Surgeons in the United States successfully implanted a kidney developed in a genetically modified pig into a human patient, and the organ worked normally.
According to the Reuters news agency, the surgery was done at NYU Langone Health in New York City and involves the use of a pig whose genes had been tweaked such that its tissues no longer carried a chemical known to provoke an almost immediate rejection.
According to the Reuters news agency, the patient was a brain-dead patient with evidence of kidney failure whose family agreed to the experiment before she was to be taken off life support.
The new kidney was attached to her blood vessels and stored outside her body for three days, allowing researchers access to it.
Test results of the transplanted kidney’s function “looked pretty normal,” said transplant surgeon Dr Robert Montgomery, who led the study.

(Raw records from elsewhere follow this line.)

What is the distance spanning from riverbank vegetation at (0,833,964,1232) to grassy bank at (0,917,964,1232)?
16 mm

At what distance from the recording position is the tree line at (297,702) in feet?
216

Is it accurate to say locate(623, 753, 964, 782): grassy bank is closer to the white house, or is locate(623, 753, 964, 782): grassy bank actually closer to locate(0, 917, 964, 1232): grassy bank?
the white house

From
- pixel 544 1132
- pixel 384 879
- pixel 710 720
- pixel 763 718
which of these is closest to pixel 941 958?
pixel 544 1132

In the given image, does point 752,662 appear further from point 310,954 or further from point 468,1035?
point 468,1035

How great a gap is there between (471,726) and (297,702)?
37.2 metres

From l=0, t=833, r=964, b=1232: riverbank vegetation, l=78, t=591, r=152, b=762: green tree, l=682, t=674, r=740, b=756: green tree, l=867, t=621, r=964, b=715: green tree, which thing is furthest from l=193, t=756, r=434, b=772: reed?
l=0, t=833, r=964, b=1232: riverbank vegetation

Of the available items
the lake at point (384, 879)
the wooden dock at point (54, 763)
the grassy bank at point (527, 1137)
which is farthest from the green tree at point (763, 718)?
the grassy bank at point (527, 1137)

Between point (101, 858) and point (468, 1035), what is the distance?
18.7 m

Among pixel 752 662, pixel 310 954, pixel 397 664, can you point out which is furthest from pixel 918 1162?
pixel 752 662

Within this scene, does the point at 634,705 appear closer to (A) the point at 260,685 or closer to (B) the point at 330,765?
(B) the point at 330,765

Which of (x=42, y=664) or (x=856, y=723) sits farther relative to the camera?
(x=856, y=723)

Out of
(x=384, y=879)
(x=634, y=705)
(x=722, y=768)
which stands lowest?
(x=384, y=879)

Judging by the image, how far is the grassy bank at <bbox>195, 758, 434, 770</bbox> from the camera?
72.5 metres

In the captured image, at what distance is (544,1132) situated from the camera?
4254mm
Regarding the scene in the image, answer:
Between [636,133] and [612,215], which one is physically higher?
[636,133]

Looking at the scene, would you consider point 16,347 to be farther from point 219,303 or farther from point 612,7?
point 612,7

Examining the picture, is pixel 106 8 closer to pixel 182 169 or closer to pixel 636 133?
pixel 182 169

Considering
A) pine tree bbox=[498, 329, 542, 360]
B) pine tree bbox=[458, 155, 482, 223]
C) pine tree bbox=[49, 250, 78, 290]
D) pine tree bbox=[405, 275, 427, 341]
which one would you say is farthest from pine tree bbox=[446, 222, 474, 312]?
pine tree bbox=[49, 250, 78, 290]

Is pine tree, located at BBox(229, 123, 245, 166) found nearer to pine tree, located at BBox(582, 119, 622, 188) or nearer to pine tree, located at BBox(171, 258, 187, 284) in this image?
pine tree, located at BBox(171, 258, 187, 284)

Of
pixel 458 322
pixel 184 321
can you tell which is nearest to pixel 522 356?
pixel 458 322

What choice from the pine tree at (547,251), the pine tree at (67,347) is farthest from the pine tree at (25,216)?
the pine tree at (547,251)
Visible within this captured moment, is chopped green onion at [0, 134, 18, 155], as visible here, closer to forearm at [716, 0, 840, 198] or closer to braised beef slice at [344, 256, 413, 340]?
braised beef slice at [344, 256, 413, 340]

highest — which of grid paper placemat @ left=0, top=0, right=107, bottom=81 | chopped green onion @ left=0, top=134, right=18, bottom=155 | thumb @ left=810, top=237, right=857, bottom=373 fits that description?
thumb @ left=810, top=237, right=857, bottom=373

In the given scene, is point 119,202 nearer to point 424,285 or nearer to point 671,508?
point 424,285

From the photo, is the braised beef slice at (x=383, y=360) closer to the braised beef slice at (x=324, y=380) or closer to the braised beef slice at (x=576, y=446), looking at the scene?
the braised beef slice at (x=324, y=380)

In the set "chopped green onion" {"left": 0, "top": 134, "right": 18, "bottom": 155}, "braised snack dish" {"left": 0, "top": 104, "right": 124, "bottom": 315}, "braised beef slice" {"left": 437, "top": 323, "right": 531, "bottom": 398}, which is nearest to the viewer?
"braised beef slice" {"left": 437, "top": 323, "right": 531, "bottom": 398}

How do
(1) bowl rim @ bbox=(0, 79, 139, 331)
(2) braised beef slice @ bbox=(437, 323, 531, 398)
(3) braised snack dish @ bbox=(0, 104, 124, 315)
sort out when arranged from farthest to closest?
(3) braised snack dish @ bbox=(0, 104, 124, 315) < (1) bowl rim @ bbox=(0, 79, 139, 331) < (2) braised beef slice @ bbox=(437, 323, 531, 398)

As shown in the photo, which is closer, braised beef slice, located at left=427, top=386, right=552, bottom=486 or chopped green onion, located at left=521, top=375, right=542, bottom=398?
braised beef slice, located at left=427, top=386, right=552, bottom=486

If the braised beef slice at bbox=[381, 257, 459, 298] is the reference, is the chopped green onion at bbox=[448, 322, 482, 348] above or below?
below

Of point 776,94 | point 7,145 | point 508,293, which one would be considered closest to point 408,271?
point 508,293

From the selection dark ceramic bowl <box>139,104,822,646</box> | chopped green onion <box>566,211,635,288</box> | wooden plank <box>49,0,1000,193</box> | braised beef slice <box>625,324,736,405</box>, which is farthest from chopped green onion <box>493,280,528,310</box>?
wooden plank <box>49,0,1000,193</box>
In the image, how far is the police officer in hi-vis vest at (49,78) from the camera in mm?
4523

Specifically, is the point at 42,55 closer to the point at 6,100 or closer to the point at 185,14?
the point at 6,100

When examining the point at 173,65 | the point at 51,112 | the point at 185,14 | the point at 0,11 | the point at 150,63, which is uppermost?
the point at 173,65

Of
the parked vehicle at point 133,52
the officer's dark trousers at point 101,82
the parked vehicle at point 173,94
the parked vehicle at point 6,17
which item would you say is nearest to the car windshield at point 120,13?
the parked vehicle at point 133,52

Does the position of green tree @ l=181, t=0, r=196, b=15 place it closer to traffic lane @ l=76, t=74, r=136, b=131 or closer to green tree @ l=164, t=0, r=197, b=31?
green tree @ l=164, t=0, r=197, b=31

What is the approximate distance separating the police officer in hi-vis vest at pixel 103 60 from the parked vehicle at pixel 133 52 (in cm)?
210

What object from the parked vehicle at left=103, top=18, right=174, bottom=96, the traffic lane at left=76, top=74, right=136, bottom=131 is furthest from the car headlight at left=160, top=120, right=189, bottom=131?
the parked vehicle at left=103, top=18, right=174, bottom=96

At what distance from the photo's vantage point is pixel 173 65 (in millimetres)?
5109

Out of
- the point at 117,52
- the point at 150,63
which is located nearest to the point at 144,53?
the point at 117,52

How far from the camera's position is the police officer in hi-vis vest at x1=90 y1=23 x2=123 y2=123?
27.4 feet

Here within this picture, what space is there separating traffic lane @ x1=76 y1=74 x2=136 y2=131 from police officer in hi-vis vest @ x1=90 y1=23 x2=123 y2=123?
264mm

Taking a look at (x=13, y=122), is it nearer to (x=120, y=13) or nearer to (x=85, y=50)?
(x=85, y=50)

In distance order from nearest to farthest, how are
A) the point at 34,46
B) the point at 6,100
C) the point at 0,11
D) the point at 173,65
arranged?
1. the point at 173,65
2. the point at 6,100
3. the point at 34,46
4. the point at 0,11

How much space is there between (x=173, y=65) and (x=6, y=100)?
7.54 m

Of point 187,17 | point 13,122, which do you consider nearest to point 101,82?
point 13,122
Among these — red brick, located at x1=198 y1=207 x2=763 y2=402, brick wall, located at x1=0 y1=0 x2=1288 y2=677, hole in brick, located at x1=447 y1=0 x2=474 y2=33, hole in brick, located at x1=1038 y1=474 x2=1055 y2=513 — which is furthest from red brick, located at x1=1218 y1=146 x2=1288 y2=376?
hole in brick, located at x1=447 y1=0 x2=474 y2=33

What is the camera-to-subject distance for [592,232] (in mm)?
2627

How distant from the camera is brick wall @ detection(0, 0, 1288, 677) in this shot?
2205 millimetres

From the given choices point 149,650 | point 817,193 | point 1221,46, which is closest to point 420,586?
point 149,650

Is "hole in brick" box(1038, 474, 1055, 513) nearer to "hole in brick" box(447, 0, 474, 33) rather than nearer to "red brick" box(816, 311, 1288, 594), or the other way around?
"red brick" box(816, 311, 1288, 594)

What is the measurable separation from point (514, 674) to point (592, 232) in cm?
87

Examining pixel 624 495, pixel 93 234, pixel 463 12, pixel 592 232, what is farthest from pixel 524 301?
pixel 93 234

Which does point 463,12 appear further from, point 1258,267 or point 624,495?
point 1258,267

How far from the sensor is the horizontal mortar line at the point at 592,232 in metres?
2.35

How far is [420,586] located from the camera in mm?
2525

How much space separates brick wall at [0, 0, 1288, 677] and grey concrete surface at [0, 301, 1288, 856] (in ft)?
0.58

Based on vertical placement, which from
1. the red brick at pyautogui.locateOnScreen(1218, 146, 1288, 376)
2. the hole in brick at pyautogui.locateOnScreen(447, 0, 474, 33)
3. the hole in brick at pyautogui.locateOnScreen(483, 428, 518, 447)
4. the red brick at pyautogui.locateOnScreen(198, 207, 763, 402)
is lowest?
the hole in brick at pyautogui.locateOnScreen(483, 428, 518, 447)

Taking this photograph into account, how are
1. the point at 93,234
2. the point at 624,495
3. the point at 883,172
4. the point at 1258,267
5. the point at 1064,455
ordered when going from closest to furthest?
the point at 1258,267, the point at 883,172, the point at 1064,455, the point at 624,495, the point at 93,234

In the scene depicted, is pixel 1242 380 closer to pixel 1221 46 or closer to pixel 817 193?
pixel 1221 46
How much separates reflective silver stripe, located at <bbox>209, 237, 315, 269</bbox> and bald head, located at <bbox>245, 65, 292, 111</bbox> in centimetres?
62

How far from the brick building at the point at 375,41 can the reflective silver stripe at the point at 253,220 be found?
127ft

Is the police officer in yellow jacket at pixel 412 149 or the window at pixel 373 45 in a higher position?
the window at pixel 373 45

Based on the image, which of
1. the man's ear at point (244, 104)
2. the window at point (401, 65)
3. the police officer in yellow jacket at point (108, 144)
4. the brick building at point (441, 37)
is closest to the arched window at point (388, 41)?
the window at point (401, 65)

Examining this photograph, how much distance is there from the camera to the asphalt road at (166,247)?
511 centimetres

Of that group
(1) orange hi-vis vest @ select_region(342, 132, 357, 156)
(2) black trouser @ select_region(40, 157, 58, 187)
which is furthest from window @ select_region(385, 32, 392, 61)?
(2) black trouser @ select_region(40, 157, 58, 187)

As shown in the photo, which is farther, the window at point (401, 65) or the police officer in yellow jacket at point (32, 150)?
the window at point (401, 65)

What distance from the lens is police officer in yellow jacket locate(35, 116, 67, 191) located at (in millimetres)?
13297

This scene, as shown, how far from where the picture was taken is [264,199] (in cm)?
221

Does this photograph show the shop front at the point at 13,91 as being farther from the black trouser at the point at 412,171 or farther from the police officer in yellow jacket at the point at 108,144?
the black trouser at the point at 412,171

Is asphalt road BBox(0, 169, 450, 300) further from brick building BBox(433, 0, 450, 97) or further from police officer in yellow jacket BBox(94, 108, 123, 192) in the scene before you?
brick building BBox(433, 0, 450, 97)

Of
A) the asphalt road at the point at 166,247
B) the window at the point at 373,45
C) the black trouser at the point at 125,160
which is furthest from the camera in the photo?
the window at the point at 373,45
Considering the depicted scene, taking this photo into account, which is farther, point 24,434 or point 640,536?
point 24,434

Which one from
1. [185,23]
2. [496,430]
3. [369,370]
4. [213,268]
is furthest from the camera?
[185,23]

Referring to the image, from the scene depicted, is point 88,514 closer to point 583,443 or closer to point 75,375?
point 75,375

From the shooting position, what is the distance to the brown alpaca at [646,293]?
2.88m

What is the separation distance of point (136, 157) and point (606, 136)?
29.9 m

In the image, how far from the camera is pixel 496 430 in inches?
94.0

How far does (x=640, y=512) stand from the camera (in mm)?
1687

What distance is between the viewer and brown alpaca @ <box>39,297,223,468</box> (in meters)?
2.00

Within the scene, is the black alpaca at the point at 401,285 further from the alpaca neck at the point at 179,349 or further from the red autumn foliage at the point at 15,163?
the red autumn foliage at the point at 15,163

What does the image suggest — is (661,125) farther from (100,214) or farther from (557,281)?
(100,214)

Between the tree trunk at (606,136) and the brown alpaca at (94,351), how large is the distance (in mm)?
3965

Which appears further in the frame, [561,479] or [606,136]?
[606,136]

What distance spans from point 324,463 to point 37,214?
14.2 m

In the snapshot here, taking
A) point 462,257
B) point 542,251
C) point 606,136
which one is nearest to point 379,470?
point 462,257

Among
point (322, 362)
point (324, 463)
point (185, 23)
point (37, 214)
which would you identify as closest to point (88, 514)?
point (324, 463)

According to him, the kidney made “the amount of urine that you would expect” from a transplanted human kidney, and there was no evidence of the vigorous, early rejection seen in non-human primates when unmodified pig kidneys are transplanted.
After the transplant, the recipient’s abnormal creatinine level – an indicator of poor kidney function – returned to normal, Montgomery said.
According to the United Network for Organ Sharing, almost 107,000 people in the United States are waiting for organ transplants, with more than 90,000 of them waiting for a kidney.